Inclusion of covariates in multivariable models was based on a priori considerations of covariate associations with exposure and outcome, model fit (statistically significant partial F-test at α < 0.10), and whether covariate inclusion materially affected the organochlorine exposure effect estimate. To check the sensitivity of our estimates to covariates that were not included in the model, we added each back to the final model to make sure they did not substantially change our final effect estimates. We also assessed differences in exposure–outcome associations across sex using stratified analyses and by including an interaction term between sex and exposure in the model.
Based on recent literature suggesting that performance on the CPT may vary over the course of the test session (Julvez et al. 2010
) (scores averaged over the entire testing period could mask these differences), block-specific effect estimates were also investigated. The Julvez et al. (2010)
paradigm divides performance over a 10-min testing period into three sequential stages: a
) orientation, learning, and habituation (first 2 min), b
) processing speed and selective focused attention (next 4 min), and c
) sustained attention (last 4 min). Because our children were younger than those in the Julvez et al. (2010)

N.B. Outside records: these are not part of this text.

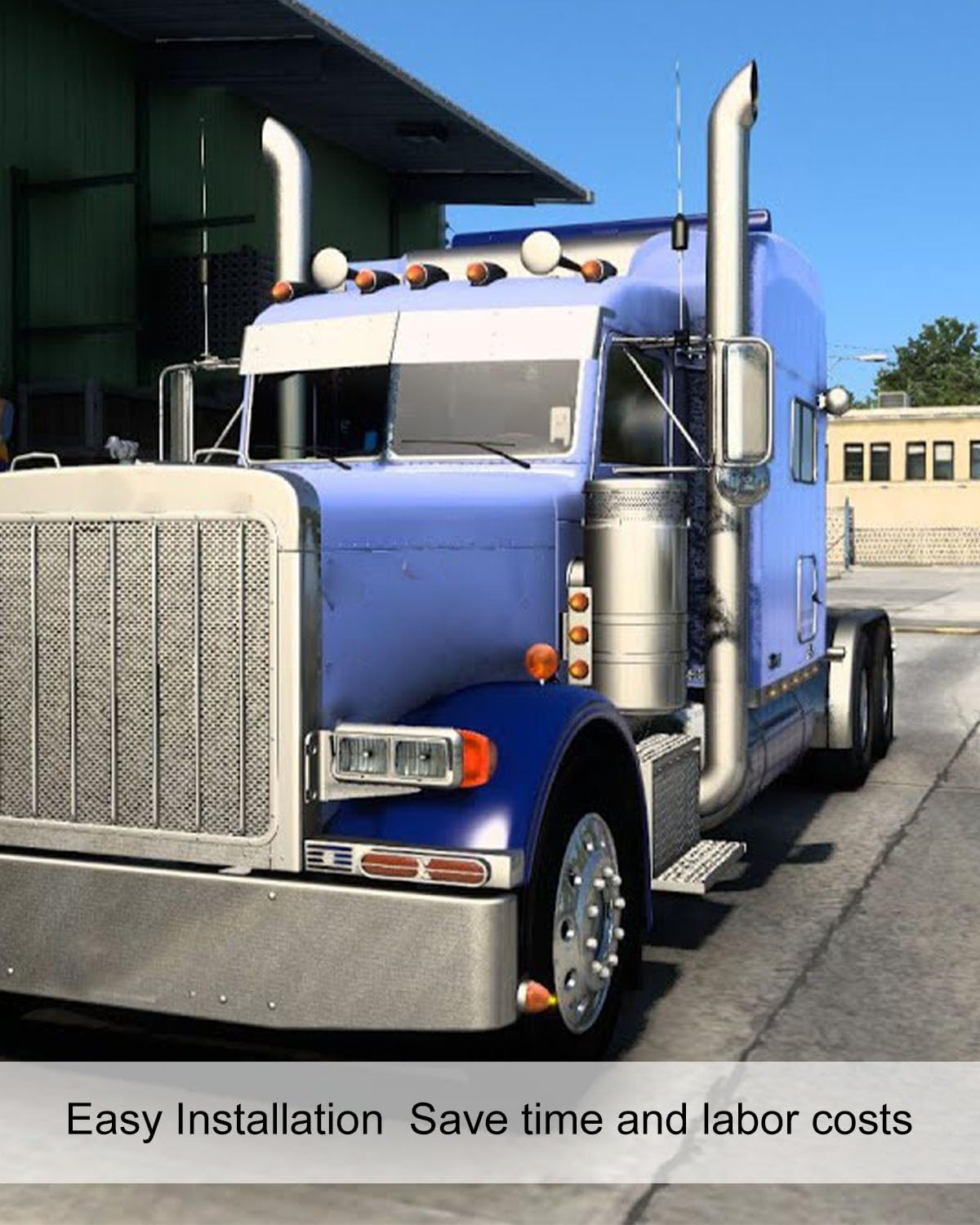 Vaticas 120PCS Stainless Steel Bolt with Nut Fit for Peterbilt 379, Silver image number 4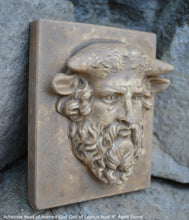 Load image into Gallery viewer, Roman Greek Acheloos head of Horned God God of Lezoux bust Sculpture Statue www.Neo-mfg.com 4" Museum reproduction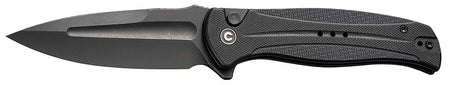 Civivi Knives Incindie 3.48" Folder, Black Stonewashed 14C28N Steel Spear Point, Black Textured G10 Handle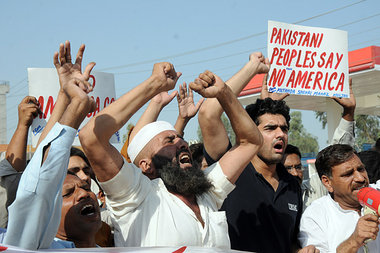 Antiamerikanische Demonstration am Freitag im pakistanischen Mul...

study, we used a 4-min CPT, where block 1 is omitted as a training block and blocks 2–4 (1 min each) correspond to Julvez’s three sequential stages. We investigated block-specific results for all four CPT outcomes.
Sensitivity of our results to ADHD medication use was explored by excluding children with parent-reported medication use and recomputing organochlorine exposure–outcome associations. In addition, we investigated the influence of missing covariate data on our results by comparing unadjusted exposure–outcome associations for all children (regardless of whether covariate data was missing) with unadjusted exposure–outcome associations in the subset of children with nonmissing covariate data.
The study protocol was reviewed and approved by the Human Subjects Committees of Harvard School of Public Health and Brigham and Women’s Hospital (Boston, MA) and Southcoast Hospitals Group (New Bedford, MA). Written informed consent was obtained from all participating families before study evaluations.